» **BRANO DI LETTURA**
========

Quando il cibo si conservava… senza frigo
Non tutto e subito. Non, almeno, ciò che, invece, si può conservare nel tempo. E, certo, i metodi per salvaguardare il cibo non sono sempre stati sofisticati come quelli odierni ma ingegnosi, questo sì.
Così, nel Medioevo, in una società prevalentemente agricola, ci si affaccendava, per poter resistere, durante eventuali periodi di siccità, carestia, guerre. C’era, poi, l’idea che, salvaguardando gli alimenti, se ne rendesse più agevole il trasporto da parte di soldati, mercanti e pellegrini. La tecnica adoperata – ovvio – dipendeva dal prodotto e dal particolare effetto desiderato, anche a livello organolettico.
E, se è risaputo che l’umidità consenta una rapida prolificazione dei batteri, è altrettanto comprensibile che il processo di essiccazione sia tra i più adoperati, sin dall’antichità. Dunque, a tal proposito, diretti interessati erano i cereali, la segale e il grano, fatti seccare al Sole o all’aria, prima di essere riposti da parte. La frutta? Veniva esposta al Sole nei paesi dai climi caldi; direttamente al calore del fuoco, in quelli dall’atmosfera fredda.
In Scandinavia, per dirne una, il merluzzo veniva sottoposto alle basse temperature naturali, in grado di scendere fino allo zero. La carne, differentemente, veniva essiccata. Tagliata a strisce sottili e leggermente salata. E, se l’operazione non veniva condotta all’aperto; era portata a termine, direttamente nei rifugi.
Altro metodo, abbastanza comune era la salatura, magari adoperata in combine con l’affumicatura. In tal caso, la carne veniva cosparsa di sale e i pezzi stratificati in un contenitore, con altro sale, con la garanzia che durasse anni. Idem dicasi, per verdure e miscele di erbe.

========

» **INSIEME DI RIGHE**
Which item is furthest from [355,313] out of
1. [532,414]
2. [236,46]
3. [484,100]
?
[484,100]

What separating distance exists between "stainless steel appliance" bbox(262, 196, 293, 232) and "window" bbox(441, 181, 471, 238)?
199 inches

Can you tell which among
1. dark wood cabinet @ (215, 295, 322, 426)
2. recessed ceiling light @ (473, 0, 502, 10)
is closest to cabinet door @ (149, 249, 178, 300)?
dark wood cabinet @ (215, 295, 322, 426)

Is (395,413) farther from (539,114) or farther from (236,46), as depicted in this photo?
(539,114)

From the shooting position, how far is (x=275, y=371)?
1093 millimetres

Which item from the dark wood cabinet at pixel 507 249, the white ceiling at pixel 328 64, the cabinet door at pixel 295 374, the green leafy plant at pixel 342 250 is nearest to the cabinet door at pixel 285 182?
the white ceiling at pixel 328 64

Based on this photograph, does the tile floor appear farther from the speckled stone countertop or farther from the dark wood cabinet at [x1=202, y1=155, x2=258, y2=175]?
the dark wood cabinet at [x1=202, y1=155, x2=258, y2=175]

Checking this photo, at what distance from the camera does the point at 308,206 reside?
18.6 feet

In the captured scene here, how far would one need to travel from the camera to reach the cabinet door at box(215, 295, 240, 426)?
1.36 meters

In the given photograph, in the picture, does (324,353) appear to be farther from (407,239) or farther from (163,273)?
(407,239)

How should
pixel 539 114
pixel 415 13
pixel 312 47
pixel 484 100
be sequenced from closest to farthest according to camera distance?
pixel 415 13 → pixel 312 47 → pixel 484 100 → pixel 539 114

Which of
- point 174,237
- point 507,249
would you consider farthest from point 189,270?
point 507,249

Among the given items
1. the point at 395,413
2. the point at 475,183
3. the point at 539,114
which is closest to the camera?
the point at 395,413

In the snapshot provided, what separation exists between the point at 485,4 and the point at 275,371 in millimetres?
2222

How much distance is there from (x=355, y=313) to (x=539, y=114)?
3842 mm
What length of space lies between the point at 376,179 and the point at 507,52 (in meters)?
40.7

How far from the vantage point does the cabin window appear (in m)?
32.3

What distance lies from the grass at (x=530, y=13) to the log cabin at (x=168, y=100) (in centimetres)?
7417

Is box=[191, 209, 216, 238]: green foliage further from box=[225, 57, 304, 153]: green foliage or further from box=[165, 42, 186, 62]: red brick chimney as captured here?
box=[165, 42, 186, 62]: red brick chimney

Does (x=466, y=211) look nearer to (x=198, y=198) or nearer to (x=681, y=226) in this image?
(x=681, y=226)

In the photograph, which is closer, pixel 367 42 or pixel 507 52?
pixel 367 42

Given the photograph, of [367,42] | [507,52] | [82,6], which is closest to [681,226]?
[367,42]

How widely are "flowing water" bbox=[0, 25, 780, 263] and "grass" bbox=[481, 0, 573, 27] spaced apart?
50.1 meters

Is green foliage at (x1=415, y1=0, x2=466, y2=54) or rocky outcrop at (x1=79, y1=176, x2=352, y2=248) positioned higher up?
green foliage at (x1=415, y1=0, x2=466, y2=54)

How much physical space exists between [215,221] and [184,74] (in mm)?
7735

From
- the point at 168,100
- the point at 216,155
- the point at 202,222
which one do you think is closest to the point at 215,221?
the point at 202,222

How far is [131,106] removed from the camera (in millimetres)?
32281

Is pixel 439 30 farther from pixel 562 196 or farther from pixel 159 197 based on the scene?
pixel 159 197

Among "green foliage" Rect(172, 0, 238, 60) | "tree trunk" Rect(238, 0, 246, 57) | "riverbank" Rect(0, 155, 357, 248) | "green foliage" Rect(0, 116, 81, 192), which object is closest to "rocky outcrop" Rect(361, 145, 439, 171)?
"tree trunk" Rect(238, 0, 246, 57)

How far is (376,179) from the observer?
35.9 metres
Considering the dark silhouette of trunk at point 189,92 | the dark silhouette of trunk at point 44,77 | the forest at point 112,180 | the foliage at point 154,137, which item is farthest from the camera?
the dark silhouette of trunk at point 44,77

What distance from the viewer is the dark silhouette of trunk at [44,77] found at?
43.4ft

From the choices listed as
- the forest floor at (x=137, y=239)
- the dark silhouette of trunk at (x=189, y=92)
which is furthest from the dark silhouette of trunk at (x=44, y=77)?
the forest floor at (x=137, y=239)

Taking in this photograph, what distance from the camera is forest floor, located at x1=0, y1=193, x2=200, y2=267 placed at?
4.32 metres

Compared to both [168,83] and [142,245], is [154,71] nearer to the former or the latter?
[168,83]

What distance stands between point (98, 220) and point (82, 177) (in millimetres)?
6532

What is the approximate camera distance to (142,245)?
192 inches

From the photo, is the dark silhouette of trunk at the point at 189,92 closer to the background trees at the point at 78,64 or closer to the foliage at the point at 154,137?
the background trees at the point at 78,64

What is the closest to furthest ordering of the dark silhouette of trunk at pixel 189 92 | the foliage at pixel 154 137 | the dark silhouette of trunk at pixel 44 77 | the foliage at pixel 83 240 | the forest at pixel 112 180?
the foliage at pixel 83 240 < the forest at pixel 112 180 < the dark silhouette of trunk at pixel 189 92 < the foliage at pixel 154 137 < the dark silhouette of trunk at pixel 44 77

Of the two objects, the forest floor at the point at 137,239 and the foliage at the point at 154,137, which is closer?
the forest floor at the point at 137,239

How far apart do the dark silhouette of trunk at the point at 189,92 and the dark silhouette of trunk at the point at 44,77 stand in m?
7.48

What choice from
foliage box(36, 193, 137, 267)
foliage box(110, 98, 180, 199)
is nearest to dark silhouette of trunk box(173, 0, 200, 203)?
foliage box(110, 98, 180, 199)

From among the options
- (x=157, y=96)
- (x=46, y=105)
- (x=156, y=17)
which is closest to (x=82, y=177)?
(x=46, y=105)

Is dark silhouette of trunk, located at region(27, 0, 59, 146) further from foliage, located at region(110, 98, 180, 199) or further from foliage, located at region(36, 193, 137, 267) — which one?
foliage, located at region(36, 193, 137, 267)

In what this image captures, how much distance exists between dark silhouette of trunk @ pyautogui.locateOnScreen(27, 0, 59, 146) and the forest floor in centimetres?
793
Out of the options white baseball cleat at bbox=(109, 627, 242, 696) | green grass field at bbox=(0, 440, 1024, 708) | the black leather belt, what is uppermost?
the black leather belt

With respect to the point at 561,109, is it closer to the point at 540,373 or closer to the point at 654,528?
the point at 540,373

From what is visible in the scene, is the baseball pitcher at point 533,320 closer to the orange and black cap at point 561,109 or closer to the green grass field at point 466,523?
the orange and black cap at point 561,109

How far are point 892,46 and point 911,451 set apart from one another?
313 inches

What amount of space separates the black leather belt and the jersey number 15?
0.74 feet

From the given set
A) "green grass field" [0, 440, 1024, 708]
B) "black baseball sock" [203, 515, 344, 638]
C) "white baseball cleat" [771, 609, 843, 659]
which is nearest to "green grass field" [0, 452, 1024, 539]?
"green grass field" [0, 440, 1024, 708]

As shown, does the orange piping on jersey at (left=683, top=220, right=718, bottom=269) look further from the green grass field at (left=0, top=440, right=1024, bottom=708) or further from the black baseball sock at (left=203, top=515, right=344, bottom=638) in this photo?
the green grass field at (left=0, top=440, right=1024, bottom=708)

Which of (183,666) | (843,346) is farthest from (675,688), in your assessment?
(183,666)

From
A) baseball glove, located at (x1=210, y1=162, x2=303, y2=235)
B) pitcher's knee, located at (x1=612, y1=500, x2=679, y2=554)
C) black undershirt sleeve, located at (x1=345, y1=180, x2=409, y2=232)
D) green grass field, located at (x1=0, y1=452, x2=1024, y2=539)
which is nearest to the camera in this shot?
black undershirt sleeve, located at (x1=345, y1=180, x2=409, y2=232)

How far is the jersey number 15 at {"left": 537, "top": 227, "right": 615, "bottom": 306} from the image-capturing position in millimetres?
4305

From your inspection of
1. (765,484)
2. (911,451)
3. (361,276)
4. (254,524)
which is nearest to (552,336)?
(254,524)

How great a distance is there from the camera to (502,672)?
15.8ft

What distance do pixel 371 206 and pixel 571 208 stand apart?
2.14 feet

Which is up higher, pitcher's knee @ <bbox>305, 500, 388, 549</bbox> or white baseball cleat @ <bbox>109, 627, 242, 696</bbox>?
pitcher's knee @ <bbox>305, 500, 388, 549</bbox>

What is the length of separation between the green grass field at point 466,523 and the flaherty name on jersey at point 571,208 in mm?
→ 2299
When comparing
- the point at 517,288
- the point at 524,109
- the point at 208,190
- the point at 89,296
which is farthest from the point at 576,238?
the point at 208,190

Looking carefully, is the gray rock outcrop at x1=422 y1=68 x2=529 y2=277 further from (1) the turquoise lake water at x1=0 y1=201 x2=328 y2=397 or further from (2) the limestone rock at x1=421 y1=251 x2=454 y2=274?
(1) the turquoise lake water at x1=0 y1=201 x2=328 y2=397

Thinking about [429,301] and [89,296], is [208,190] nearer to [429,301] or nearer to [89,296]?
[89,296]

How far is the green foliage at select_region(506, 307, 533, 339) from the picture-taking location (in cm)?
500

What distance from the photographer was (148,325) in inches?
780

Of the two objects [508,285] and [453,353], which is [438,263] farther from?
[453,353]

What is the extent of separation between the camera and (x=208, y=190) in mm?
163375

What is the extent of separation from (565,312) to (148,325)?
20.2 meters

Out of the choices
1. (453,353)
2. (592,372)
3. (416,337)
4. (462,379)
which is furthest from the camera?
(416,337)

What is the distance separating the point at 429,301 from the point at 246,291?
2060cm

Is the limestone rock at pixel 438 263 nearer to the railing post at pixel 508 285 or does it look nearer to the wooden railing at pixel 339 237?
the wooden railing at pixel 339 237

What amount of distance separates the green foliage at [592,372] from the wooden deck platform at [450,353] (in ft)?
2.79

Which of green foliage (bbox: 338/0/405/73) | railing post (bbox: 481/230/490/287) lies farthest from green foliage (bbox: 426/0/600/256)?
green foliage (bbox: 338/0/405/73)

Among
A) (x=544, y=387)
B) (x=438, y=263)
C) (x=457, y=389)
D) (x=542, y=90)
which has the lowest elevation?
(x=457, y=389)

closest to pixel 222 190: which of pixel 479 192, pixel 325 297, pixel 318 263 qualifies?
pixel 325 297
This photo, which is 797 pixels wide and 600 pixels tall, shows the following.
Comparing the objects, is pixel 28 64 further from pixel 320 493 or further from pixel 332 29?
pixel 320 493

========

» **CONSEGNA 1**
Le affermazioni seguenti concordano con il testo sulla conservazione del cibo? Per ciascuna rispondi sì o no e cita alla lettera le parole decisive del testo. (a) In Scandinavia il merluzzo veniva essiccato al calore del fuoco. (b) Nei paesi dai climi caldi la frutta veniva esposta al Sole. (c) La salatura poteva essere usata insieme all'affumicatura.
» **CONSEGNA 2**
Prosegui il testo sulla conservazione del cibo a partire dalla sua ultima frase.
Le righe sono materiale a sé, indipendente dal testo sulla conservazione del cibo.

» **SPAZIO RISPOSTA 1**
(a) No: «il merluzzo veniva sottoposto alle basse temperature naturali, in grado di scendere fino allo zero».
(b) Sì: «Veniva esposta al Sole nei paesi dai climi caldi».
(c) Sì: «magari adoperata in combine con l’affumicatura».

» **SPAZIO RISPOSTA 2**
Sebbene non fosse efficace a lungo termine, anche la salamoia aveva il suo perché. Valido escamotage, per mantenere il cibo commestibile, per una o due stagioni. Certo, l’operazione del dissalare era abbastanza ostica. Più semplice, senza ombra di dubbio, la marinatura. Usata soprattutto in Europa, contribuiva, per giunta, ad insaporire le pietanze. Ottenuta per mezzo di acqua, sale e alcune erbe, non mancava chi adoperava, per ottenerla e speziare, anche aceto e limone. Una volta impregnato di sapore, il cibo veniva posto in barattolo, pregno del succo in cui era stato lavorato.
Per pesce e maiale, largo all’affumicatura. Prevedeva, la regola, l’immersione nel sale, per poi appendere al fuoco la merce interessata, affinché assorbisse l’aroma del fumo, mentre si asciugava lentamente. Del resto, il sale rappresentava un salvacondotto: scoraggiava le mosche, impediva la crescita dei batteri e accelerava l’eliminazione dell’umidità.
In quanto alla frutta, una ulteriore trovata era ricoprirla di miele. Risoluzione talmente efficace, da venire, più in là, scelta anche per la carne. Confit, pure, inteso come carne cotta nel suo grasso; di solito, anatra o maiale. In un secondo momento, sigillata e conservata in luogo fresco.
C’era, ancora, la fermentazione, capace di accelerare, in contrasto con altre strade, il processo di decomposizione degli alimenti. Esattamente come si fa oggi, il vino veniva fermentato dall’uva, l’idromele dal miele e la birra dal grano. Il sidro veniva fermentato da mele e pere. A tal proposito, rinomata era la bevanda, prodotta dagli Anglosassoni, chiamata “perry“.
Fermentazione, anche per il formaggio. Il latte, di pecora e di capra, era, al tempo, più comune di quello vaccino. Poiché il clima era, nella maggior parte dell’Europa, piuttosto temperato, si preferiva al congelamento. Prediletto, invece, quest’ultimo, nelle regioni del Nord, in specie nei castelli o nelle grandi ville, dove le cantine venivano utilizzate per conservare i cibi, imballati nel ghiaccio invernale. Va detto, rifornire una ghiacciaia richiedeva parecchia manodopera, perciò non era particolarmente comune. Più frequente era, sull’argomento, l’uso di stanze sotterranee, appositamente dotate.